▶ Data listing
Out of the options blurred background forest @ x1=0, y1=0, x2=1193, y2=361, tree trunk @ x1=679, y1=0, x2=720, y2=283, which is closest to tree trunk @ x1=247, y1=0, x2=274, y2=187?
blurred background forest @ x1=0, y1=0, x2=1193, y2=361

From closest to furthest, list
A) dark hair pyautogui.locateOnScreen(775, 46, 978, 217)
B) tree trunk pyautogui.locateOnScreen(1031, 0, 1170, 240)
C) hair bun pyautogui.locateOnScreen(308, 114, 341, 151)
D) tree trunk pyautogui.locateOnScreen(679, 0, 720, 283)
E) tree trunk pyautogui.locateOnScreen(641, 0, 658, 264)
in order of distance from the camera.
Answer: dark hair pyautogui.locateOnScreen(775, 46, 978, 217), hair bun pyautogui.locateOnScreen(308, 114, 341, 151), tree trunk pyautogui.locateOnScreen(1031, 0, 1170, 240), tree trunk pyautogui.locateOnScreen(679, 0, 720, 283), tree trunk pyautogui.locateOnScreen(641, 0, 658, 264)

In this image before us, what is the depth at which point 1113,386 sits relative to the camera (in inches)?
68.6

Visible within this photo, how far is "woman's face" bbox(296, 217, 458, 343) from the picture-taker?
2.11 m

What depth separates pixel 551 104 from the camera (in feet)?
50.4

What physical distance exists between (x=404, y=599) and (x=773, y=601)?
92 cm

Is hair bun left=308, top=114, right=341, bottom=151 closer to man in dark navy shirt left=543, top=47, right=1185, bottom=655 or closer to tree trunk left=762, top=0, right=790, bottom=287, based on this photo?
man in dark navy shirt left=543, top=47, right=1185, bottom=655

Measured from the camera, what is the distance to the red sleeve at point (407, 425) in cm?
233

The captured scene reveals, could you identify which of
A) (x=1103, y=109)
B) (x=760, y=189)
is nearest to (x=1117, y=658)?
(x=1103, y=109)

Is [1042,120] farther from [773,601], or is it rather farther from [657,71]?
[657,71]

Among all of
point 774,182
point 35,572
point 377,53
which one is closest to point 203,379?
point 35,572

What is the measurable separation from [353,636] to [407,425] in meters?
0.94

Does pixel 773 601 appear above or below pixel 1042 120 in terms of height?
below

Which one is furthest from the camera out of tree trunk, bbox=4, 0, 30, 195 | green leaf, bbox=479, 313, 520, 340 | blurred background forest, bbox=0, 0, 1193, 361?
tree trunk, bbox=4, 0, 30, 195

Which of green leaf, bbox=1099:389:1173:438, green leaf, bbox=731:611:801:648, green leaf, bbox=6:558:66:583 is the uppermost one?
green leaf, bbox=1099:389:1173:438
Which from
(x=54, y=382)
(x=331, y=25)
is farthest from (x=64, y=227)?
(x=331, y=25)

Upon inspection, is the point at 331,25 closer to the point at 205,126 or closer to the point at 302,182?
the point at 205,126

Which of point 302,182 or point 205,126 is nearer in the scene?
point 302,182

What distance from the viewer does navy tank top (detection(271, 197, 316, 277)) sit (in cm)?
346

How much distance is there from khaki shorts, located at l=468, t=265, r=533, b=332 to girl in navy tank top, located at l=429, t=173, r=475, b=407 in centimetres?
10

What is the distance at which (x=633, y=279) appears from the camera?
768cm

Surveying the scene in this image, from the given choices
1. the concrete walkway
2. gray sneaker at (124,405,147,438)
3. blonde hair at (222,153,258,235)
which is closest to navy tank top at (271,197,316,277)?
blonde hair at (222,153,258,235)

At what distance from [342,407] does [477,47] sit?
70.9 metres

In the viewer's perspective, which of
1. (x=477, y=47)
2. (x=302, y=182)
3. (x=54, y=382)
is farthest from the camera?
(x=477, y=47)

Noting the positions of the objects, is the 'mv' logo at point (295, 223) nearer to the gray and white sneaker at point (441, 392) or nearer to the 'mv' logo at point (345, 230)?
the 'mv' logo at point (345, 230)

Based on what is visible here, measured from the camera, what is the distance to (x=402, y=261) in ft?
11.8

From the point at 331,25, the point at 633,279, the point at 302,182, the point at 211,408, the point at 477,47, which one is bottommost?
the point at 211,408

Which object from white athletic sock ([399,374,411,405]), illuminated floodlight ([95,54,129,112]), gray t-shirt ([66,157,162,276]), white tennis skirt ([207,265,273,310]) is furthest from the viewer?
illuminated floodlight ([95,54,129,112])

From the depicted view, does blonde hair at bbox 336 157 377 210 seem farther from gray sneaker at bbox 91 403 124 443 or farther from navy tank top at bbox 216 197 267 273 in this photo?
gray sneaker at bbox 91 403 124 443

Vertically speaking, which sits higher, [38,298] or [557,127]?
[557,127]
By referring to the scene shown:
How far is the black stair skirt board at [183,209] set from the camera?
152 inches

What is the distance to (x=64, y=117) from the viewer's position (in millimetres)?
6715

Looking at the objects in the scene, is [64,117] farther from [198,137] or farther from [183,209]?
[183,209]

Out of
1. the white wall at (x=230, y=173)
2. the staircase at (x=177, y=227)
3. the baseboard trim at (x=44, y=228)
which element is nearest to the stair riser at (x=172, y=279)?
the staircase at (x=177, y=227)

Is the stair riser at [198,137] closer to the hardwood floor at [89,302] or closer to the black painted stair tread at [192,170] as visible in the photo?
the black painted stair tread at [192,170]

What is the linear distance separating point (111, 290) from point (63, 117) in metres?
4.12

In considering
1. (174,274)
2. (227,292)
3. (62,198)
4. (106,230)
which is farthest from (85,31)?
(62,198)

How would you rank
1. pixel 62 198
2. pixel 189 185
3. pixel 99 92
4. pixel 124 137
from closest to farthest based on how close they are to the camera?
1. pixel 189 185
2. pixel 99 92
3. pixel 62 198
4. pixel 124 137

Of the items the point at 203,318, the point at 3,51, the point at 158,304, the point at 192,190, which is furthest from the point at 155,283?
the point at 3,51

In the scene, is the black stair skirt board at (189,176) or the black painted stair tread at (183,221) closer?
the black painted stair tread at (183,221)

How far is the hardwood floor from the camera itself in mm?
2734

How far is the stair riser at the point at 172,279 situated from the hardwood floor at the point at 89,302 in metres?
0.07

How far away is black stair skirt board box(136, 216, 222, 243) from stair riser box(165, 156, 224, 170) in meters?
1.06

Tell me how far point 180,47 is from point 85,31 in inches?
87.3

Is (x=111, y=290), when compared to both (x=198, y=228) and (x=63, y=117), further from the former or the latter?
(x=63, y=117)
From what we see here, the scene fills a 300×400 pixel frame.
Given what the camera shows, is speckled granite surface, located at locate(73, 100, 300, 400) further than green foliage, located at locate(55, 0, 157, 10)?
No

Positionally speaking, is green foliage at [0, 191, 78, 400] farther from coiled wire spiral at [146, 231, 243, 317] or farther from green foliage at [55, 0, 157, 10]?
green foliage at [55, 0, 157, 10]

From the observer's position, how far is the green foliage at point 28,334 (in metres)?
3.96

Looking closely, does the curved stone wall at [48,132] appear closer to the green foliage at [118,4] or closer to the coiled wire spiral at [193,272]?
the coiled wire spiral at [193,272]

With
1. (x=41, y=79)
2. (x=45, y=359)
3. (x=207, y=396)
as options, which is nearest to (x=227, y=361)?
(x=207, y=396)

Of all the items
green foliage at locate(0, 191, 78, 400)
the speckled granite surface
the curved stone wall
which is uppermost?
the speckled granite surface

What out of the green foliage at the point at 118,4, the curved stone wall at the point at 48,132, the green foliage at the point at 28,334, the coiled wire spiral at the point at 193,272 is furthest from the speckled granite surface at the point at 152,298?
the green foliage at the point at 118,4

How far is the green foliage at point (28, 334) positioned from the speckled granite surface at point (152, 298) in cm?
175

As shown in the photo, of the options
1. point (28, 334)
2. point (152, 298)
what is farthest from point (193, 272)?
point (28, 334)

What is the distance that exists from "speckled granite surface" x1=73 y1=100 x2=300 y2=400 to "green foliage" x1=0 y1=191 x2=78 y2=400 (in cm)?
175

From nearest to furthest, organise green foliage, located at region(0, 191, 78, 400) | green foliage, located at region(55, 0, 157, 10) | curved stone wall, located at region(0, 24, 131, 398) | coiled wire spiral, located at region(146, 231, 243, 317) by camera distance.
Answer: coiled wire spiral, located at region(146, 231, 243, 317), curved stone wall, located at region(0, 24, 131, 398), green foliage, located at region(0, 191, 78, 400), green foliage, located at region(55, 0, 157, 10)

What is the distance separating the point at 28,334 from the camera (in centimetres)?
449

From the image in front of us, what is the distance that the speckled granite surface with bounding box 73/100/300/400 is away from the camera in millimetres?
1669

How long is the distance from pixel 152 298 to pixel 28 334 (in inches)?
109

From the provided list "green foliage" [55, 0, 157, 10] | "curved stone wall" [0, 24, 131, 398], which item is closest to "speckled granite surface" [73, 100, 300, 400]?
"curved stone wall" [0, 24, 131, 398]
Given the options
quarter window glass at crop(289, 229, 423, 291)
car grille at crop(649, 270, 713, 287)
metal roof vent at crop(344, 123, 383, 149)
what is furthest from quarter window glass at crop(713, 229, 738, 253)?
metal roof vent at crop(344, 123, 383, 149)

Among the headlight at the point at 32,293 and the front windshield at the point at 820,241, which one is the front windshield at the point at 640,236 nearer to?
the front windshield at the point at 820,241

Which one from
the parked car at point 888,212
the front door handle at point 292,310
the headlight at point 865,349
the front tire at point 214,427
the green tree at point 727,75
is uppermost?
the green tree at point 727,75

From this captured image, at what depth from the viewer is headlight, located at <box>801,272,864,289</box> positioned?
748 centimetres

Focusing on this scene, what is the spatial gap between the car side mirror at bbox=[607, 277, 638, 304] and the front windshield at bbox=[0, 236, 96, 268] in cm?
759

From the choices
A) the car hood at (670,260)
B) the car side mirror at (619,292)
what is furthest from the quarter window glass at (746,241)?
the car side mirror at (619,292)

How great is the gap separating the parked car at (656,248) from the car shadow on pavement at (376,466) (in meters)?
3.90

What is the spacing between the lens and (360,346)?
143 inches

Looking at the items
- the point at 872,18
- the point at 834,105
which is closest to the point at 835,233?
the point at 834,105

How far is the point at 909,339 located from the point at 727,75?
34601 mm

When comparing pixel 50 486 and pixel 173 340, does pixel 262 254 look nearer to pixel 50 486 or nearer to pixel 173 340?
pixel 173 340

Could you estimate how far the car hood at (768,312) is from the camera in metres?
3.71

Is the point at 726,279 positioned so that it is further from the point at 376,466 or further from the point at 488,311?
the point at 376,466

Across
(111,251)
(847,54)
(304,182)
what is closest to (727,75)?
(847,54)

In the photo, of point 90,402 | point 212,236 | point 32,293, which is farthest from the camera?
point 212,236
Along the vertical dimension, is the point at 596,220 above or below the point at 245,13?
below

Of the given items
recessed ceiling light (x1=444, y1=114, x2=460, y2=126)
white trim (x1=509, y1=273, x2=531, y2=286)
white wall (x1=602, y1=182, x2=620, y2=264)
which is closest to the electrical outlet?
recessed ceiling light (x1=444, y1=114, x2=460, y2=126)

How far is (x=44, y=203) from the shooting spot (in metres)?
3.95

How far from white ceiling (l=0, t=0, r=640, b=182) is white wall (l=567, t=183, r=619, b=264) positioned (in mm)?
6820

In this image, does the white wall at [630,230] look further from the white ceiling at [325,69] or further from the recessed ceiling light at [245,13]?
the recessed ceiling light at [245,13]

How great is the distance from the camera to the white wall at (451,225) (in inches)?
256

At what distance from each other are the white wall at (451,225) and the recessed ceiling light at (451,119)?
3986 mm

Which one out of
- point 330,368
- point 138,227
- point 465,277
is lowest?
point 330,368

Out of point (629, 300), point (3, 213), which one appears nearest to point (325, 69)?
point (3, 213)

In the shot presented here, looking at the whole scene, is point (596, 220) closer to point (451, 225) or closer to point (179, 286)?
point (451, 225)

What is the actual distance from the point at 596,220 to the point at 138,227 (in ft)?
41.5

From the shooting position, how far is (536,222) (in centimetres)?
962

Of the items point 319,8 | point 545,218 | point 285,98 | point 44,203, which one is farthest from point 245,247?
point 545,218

▶ Do this
Can you rewrite the part of the material that opens with the line containing "Surveying the scene" and closes with the line containing "70.9 metres", changing "gray sneaker" to "white sneaker" and leaving everything else unchanged?

▶ Final result
Surveying the scene in this image, from the given choices
1. the concrete walkway
2. white sneaker at (124,405,147,438)
3. blonde hair at (222,153,258,235)
which is closest to navy tank top at (271,197,316,277)?
blonde hair at (222,153,258,235)

At what distance from [342,407] does [477,47] sit?
70.9 metres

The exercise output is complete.